The transatlantic slave trade played a major part in world history. Yet little is known about it or its lasting consequences. Also unknown are the important contributions made by slaves to the building of societies in which they lived, and to world civilization in general.
The United Nations, through an outreach programme managed by the Department of Public Information, is strongly committed to filling this knowledge gap. We hope to encourage broad study of the causes and lessons of the 400-year slave trade. We want to mobilize educational institutions and civil society to discuss the threat of intolerance, from which no society is immune.
I am pleased to announce that a Trust Fund for the Permanent Memorial has been set up. The Fund will be managed on my behalf by the United Nations Office for Partnerships, which will provide technical advice and strategic guidance to this important initiative. I am delighted that Russell Simmons, the renowned musical impresario and activist, has agreed to serve as a Goodwill Ambassador for the Memorial.

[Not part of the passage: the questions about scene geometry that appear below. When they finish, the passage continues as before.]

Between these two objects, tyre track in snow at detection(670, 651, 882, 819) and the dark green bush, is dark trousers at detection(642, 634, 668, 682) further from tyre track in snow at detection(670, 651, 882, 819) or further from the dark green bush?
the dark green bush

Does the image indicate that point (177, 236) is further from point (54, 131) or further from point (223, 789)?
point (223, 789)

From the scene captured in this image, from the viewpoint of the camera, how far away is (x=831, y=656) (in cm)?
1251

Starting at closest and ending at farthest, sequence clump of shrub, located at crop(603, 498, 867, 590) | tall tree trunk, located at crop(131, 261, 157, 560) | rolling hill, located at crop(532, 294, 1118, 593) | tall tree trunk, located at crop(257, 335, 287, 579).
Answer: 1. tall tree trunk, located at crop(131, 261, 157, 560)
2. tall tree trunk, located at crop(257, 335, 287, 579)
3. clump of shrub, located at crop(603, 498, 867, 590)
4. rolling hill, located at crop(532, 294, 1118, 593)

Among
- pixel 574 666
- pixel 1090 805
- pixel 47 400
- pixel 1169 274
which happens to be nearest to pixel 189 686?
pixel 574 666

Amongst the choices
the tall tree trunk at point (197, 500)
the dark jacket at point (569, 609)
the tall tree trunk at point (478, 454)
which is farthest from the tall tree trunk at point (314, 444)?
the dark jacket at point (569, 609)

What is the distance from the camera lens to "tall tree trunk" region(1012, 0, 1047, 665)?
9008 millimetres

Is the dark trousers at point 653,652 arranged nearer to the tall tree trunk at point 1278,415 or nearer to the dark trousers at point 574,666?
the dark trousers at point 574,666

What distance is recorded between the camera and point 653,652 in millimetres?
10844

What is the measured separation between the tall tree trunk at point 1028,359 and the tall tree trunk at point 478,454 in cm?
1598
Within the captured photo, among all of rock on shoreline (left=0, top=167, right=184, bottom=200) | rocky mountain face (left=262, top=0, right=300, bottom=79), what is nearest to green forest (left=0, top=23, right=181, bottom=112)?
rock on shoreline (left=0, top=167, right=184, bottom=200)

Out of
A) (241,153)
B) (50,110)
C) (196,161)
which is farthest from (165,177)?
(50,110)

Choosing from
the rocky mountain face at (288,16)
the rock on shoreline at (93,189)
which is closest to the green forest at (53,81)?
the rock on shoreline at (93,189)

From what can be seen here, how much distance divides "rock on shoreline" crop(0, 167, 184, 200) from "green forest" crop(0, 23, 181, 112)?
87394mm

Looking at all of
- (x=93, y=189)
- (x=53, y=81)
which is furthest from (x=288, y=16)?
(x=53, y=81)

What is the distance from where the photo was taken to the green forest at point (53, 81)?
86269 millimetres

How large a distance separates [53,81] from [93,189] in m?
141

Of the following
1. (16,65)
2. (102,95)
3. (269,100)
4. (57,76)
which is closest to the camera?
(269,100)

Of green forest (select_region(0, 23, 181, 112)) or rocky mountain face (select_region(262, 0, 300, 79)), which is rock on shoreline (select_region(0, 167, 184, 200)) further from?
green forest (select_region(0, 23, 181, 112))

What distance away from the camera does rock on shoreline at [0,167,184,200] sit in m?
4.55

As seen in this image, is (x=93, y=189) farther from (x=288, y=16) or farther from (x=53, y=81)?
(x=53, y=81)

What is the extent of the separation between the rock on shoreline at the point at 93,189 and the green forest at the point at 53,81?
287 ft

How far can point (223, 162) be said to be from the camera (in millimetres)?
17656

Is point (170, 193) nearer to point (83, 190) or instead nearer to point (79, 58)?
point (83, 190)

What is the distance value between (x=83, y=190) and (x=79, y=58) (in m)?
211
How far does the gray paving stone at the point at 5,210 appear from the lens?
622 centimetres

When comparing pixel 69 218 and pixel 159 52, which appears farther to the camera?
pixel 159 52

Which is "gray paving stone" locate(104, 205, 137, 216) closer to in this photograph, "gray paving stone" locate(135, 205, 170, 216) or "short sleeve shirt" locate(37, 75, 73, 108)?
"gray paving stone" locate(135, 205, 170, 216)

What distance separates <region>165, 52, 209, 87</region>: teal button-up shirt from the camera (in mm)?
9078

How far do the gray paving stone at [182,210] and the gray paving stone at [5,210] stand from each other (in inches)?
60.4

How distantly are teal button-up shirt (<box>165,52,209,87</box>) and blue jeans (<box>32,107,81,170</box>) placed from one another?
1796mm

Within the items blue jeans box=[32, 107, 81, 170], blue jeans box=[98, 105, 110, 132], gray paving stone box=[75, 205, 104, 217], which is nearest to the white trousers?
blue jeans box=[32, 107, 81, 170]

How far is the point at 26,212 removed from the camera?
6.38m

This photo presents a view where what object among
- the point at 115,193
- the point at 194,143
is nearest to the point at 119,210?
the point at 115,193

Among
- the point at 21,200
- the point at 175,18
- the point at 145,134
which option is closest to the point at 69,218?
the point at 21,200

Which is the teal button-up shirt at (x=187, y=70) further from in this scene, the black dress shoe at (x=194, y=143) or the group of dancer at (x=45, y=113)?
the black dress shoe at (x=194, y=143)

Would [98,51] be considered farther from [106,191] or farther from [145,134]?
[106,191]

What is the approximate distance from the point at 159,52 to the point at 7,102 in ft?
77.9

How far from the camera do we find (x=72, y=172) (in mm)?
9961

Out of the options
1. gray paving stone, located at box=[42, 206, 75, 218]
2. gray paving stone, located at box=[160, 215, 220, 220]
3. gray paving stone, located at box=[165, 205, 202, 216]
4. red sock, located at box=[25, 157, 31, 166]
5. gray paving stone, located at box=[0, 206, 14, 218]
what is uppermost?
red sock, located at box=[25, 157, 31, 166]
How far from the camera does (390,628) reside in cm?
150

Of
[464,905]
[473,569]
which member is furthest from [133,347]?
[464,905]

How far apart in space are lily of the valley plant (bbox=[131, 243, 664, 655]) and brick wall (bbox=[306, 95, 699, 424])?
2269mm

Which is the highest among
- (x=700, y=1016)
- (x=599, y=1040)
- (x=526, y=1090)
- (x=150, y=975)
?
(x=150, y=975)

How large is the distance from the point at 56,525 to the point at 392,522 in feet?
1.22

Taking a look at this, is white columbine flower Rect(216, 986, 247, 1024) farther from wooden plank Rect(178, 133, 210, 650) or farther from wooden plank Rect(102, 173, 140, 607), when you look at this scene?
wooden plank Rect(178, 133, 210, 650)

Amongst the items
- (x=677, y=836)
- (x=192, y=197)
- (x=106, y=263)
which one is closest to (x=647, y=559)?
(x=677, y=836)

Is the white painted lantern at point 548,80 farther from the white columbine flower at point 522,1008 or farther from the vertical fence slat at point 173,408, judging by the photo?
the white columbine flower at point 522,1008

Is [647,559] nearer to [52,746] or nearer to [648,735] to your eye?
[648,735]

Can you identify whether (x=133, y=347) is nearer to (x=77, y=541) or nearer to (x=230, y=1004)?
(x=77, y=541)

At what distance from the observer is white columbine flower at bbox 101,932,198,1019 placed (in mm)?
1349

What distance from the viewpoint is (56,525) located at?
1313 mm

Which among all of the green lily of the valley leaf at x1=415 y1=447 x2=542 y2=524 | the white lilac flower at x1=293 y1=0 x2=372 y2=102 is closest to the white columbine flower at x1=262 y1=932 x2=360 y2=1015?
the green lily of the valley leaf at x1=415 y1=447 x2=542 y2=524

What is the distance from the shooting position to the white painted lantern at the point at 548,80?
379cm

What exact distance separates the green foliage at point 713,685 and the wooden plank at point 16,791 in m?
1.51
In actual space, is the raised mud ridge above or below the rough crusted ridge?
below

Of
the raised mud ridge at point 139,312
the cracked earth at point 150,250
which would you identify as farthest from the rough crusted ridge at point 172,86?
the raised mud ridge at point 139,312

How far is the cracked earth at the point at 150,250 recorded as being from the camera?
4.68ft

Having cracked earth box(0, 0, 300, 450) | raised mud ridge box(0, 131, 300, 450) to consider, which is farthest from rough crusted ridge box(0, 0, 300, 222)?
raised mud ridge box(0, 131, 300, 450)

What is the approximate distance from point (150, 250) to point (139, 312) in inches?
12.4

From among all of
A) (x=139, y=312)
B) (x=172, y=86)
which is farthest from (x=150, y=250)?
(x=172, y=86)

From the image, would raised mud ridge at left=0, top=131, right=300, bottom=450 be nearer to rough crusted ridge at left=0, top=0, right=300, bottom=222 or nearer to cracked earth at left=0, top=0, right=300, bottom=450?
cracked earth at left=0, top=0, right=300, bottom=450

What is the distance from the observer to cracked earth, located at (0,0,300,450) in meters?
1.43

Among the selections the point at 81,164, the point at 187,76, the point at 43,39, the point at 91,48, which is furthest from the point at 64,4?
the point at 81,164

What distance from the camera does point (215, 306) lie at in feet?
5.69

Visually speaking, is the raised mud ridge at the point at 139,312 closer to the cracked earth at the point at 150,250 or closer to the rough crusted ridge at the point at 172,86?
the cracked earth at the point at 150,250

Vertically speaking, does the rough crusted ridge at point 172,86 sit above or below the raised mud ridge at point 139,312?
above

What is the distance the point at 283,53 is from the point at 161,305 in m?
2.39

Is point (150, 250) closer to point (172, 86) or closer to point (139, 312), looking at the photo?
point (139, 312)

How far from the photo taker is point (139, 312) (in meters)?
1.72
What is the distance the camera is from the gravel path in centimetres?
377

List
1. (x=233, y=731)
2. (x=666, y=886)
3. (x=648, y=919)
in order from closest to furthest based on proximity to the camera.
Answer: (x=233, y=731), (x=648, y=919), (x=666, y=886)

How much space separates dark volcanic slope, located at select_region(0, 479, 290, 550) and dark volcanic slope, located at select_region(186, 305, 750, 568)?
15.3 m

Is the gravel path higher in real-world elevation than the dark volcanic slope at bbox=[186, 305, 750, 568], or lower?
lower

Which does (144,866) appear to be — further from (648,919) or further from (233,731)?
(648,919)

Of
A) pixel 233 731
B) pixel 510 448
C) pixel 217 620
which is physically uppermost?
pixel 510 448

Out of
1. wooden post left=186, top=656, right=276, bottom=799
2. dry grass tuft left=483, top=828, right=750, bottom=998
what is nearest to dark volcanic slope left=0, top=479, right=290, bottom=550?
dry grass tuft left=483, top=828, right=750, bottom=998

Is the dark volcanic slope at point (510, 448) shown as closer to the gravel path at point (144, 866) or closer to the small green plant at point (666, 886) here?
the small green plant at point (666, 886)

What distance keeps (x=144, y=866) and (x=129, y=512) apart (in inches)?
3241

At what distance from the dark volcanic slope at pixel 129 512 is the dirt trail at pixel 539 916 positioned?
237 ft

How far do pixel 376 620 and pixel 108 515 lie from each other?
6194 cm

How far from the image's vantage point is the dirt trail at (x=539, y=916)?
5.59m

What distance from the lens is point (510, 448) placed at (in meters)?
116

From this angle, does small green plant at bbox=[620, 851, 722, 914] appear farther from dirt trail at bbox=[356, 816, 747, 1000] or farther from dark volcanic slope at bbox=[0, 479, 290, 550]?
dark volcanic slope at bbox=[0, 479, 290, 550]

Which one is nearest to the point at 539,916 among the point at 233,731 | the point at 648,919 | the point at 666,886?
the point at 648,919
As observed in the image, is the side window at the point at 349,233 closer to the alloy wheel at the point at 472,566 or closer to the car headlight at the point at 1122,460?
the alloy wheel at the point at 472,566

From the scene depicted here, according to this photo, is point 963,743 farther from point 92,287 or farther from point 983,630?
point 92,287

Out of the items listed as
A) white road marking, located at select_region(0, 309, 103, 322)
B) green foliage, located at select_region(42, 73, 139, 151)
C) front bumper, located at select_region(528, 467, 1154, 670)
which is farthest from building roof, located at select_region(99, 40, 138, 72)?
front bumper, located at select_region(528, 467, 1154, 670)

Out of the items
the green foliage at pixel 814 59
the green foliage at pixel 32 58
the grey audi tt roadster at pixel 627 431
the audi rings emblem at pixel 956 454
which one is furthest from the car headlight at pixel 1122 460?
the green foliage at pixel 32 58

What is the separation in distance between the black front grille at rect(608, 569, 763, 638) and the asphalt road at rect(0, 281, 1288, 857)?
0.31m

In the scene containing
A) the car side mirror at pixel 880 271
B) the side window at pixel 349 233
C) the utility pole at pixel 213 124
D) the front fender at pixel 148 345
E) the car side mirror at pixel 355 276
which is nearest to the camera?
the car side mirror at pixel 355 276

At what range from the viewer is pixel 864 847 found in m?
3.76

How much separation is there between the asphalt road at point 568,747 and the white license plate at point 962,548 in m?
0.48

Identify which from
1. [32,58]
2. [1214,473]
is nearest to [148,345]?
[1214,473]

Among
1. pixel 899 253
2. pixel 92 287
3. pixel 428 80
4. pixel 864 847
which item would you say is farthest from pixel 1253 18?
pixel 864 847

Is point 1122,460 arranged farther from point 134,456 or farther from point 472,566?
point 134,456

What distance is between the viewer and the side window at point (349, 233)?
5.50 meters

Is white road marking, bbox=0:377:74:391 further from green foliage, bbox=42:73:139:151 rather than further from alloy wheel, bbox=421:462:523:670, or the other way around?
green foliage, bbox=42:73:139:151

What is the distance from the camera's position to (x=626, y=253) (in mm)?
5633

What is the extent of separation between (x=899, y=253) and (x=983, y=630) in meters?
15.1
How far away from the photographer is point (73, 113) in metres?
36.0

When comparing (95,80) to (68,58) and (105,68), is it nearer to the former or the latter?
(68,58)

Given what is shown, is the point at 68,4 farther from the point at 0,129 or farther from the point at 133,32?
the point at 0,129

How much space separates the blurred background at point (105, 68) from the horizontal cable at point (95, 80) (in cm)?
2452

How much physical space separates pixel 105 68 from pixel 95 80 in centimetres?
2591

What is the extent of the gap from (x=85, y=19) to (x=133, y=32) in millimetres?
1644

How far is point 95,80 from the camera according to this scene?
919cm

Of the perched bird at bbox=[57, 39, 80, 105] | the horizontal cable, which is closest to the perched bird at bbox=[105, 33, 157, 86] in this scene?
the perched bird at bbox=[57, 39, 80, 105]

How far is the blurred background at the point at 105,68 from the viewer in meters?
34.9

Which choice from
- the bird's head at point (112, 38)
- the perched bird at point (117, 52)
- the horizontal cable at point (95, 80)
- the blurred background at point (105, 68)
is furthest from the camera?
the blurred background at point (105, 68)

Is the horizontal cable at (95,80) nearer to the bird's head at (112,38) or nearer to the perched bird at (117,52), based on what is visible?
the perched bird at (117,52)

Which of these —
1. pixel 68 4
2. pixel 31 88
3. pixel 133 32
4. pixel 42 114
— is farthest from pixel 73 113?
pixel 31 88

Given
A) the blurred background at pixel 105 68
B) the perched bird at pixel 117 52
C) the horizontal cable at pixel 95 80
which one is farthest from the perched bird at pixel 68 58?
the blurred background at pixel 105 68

The idea for the Memorial was an initiative of the Caribbean Community, and was welcomed by the General Assembly. I congratulate the Member States of CARICOM and the African Union, which are playing a leading role in this effort. I thank Mr. Simmons for lending his remarkable talents to this global cause. I call on Member States and others to contribute generously, and I look forward to joining you again for an early unveiling of what will no doubt be a moving, important presence at our newly refurbished Headquarters complex.